1

Suppose I have classification decisions and confidences as records, is there any way to get precision/recall curve through SQL? In other words, is there a way to collapse the following set of queries into one?

select avg(predicted_label=correct_label) from t where confidence<0
select avg(predicted_label=correct_label) from t where confidence<1
select avg(predicted_label=correct_label) from t where confidence<2
select avg(predicted_label=correct_label) from t where confidence<3
select avg(predicted_label=correct_label) from t where confidence<4
select avg(predicted_label=correct_label) from t where confidence<5
select avg(predicted_label=correct_label) from t where confidence<6
....
Yaroslav Bulatov
  • 57,332
  • 22
  • 139
  • 197

2 Answers2

1

To get avg of predicted_label for ranges of confidence try this.
EDIT: Did a join on <=

SELECT FLOOR(t1.confidence), AVG(t2.predicted_label)
FROM Table t1
    JOIN Table t2 ON t2.confidence <= t1.Confidence
GROUP BY FLOOR(t1.confidence)
user2989408
  • 3,127
  • 1
  • 17
  • 15
  • Interesting, wasn't over of "join on a<=b" syntax, which engines support that? – Yaroslav Bulatov Jan 24 '14 at 18:30
  • @YaroslavBulatov AFAIK all db engines support such joins. Make sure the comparison column is indexed for better performance. Here is an [Oracle](http://docs.oracle.com/cd/B25016_08/doc/dl/bi/B13916_04/joins.htm#i1014451) reference. Also [this](http://stackoverflow.com/questions/7870155/difference-between-a-theta-join-equijoin-and-natural-join) might help. – user2989408 Jan 24 '14 at 20:52
  • I see. It doesn't seem to be in Google Cloud SQL (yet) – Yaroslav Bulatov Jan 26 '14 at 18:35
1

If you have a table (let's call it numbers with single column num) containing the relevant numbers from 0 to some large enough number, then you can simply say:

select avg(t.predicted_label=t.correct_label) 
  from t join numbers on t.confidence < numbers.num
 where numbers.num < 100 -- or whatever makes sense
group by numbers.num
FrankPl
  • 13,205
  • 2
  • 14
  • 40

****

■ What the task requires
In the SQL forum thread, what name and single column does the second answer give the helper table of numbers?

■ Information supplied
****

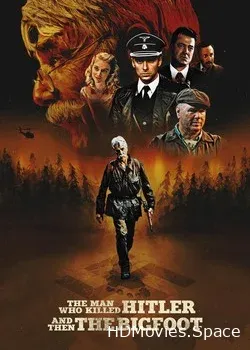 Человек, который убил Гитлера и затем снежного человека (2018)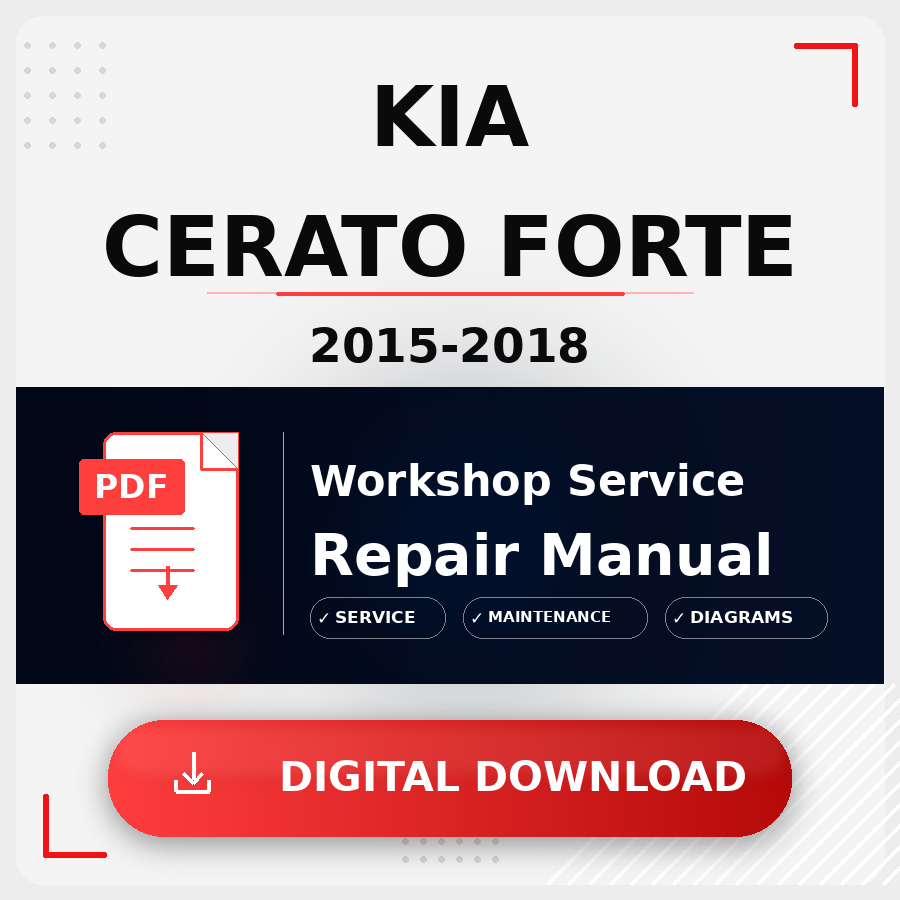 2015 - 2018 Kia Cerato Forte Workshop Service Repair Manual | 2015 2016 2017 2018 Kia Cerato Forte Service Manual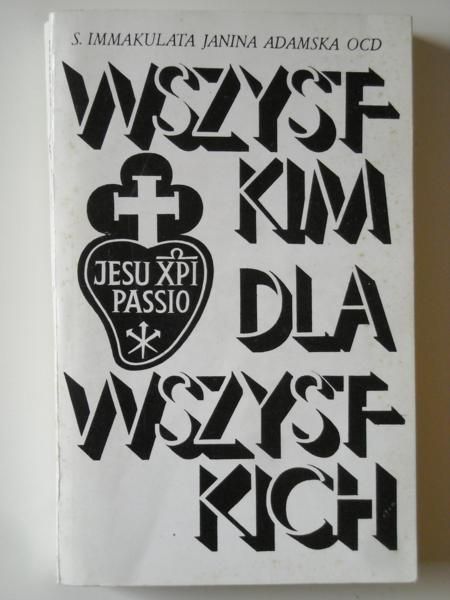 Adamska Immakulata Janina - Wszystkim dla wszystkich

****

■ Response for this exercise
The table is called numbers, and its single column is num.